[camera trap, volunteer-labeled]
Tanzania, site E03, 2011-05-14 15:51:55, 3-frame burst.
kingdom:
━━━━━━━━━━
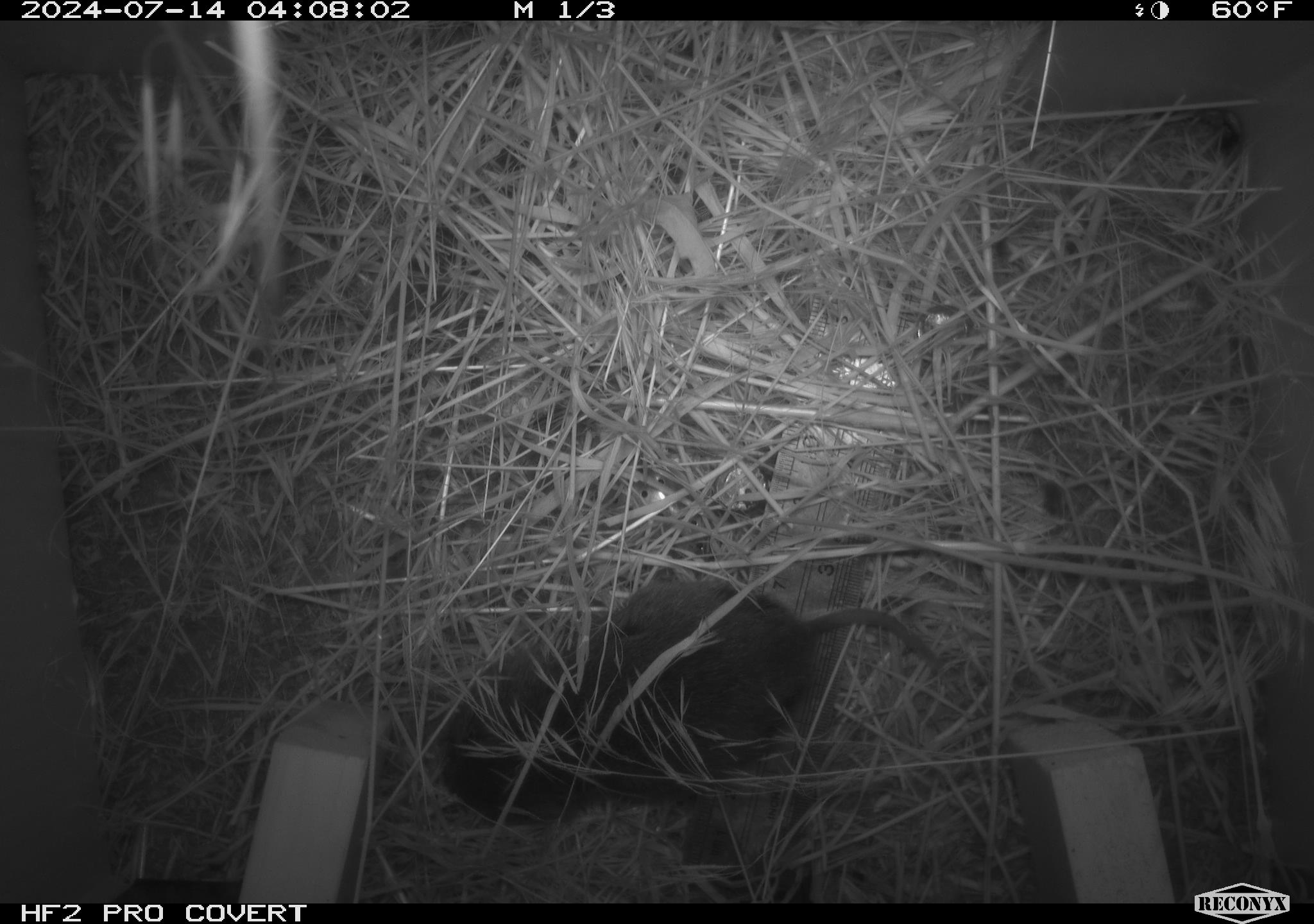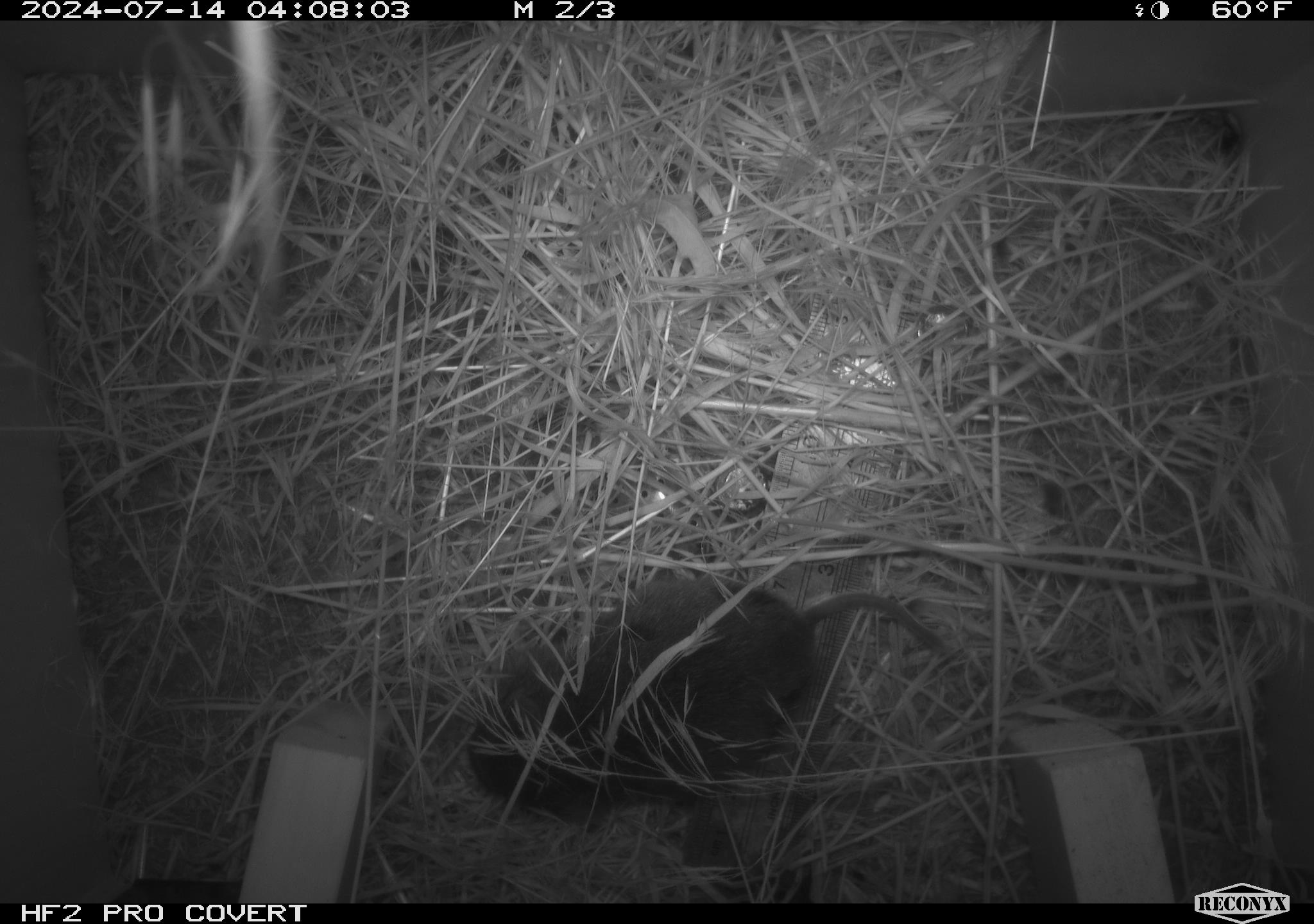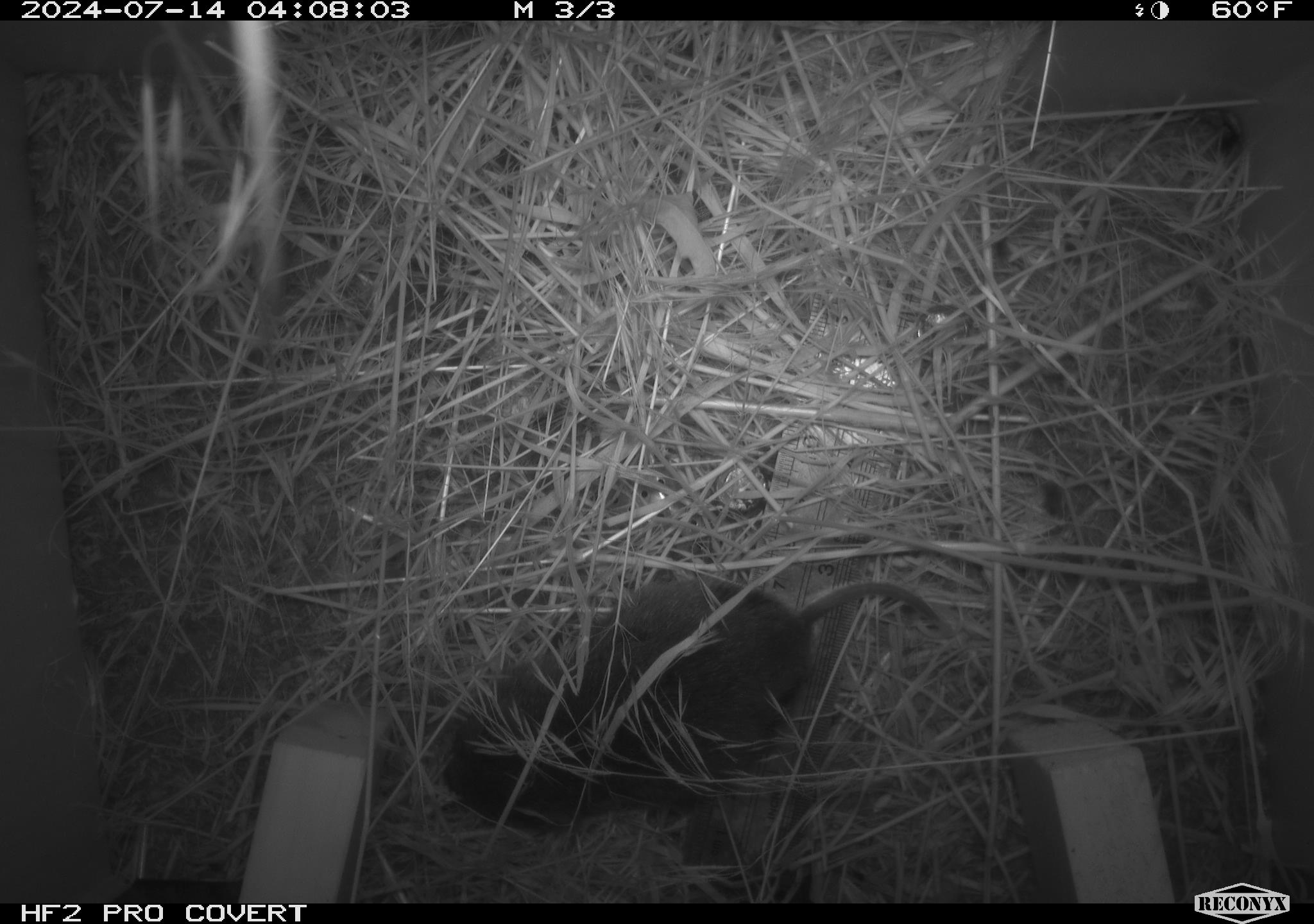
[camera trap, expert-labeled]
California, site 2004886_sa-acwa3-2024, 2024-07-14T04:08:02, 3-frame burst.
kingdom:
━━━━━━━━━━
Problem — Work out how many lines in the records hold the word "labeled", and answer with that number alone.

Output below — 2